The Chinese hacking group UNC3886 hacked into Windows and Linux systems

UNC3886, China’s state-backed organization, was found to exploit a zero-day vulnerability in VMware ESXi hosts to set up a backdoor to hack into Windows and Linux systems. VMware Tools authentication bypass vulnerability tracked as CVE-2023-20867 (CVSS score: 3.9). According to Mandiant, the vulnerability “allows privileged commands to be executed on Windows, Linux, and PhotonOS (vCenter) guest VMs without validating client credentials from compromised ESXi hosts or setting default records on guest VMs.” UNC3886 was originally documented in September 2022 by Google-owned threat intelligence firm, a cyberespionage character who infected VMware ESXi and vCenter servers through a backdoor called VIRTUALPITA and VIRTUALPIE.

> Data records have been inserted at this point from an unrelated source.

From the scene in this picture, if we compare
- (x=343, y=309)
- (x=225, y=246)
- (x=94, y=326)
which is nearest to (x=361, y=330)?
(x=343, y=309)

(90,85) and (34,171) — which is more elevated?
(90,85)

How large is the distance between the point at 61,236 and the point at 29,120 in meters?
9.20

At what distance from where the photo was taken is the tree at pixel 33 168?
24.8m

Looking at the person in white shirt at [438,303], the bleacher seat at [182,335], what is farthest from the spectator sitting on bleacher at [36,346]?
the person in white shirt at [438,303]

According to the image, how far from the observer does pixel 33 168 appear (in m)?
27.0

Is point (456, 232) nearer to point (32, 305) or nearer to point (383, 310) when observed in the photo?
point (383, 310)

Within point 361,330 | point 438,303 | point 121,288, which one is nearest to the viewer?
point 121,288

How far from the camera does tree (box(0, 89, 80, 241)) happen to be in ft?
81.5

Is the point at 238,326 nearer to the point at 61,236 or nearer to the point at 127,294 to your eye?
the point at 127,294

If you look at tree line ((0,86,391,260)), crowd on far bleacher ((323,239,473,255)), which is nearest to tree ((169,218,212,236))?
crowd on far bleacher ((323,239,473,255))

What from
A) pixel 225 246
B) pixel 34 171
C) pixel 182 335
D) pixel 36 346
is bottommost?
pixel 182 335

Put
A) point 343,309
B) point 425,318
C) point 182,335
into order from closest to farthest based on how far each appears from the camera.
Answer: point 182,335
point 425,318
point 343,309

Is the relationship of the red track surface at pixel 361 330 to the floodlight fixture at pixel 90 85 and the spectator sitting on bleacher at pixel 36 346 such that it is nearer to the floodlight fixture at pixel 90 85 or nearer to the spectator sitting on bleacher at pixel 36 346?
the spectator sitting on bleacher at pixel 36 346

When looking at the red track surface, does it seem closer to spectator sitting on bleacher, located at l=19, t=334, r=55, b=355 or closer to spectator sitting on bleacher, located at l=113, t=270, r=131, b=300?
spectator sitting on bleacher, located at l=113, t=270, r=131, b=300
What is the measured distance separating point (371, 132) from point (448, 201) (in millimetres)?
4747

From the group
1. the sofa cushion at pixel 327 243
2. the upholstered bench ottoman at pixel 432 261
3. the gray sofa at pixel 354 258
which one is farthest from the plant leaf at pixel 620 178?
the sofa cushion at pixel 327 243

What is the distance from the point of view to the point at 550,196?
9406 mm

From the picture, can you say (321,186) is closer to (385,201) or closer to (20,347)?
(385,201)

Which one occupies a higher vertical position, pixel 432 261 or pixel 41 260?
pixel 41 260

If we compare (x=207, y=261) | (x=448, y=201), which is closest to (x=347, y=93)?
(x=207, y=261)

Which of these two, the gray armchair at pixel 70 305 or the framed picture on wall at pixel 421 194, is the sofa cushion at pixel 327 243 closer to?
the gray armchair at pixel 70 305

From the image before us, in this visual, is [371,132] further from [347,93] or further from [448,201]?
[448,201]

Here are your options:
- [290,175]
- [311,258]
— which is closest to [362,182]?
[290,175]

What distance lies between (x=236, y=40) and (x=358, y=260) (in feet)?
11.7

When and where hackers are discovered

Earlier in March, the UNC3886 group was found to have exploited a now-patched moderate security vulnerability in the Fortinet Fortinet FortiOS operating system to deploy implants on network devices and interact with the aforementioned malware. The threat actor has been described as a “highly skilled” group of adversaries that primarily targets defense, technology, and telecommunications organizations in the United States, Japan, and the Asia-Pacific region.

The attack does not support EDR firewall and virtualization software vulnerabilities

Mandiant researchers say the group has extensive research and support to understand the underlying technology of target devices, noting that they exploit vulnerabilities in
firewalls and virtualization software that do not support EDR solutions
. As part of exploiting ESXi systems, this threat has also been observed collecting credentials from vCenter servers and abusing CVE-2023-20867 to execute commands and transfer files between compromised ESXi hosts and guest VMs.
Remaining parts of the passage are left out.